* [TASK TO CARRY OUT]:
Copy the records below exactly, starting at the line that contains "WORKSHOP ESTRUTURAÇÃO DE" and ending at the line that contains "OARS Managers Share"; leave out any pictures.

* [RECORDS FOR THE TASK]:
==================================================
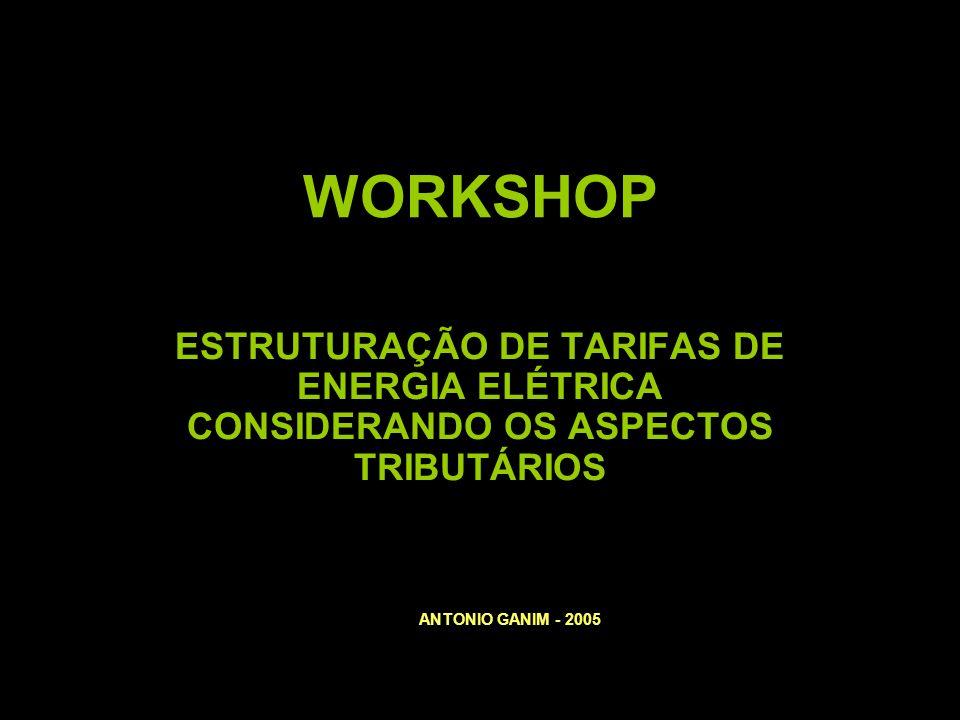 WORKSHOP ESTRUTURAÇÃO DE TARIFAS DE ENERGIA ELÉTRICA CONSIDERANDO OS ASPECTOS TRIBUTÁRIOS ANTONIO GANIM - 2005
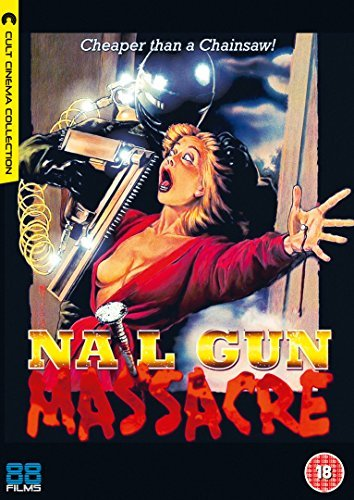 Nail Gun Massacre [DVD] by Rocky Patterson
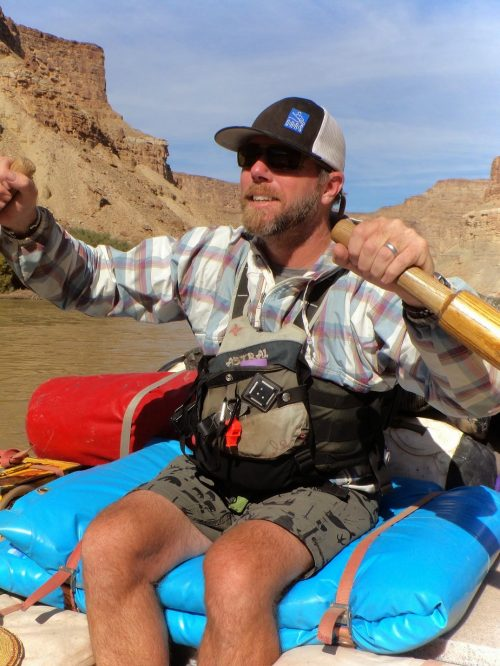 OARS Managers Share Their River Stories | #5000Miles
==================================================
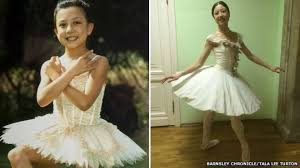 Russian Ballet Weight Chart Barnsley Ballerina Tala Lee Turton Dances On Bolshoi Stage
==================================================
* [EXERCISE RESPONSE]:
 WORKSHOP ESTRUTURAÇÃO DE TARIFAS DE ENERGIA ELÉTRICA CONSIDERANDO OS ASPECTOS TRIBUTÁRIOS ANTONIO GANIM - 2005
 Nail Gun Massacre [DVD] by Rocky Patterson
 OARS Managers Share Their River Stories | #5000Miles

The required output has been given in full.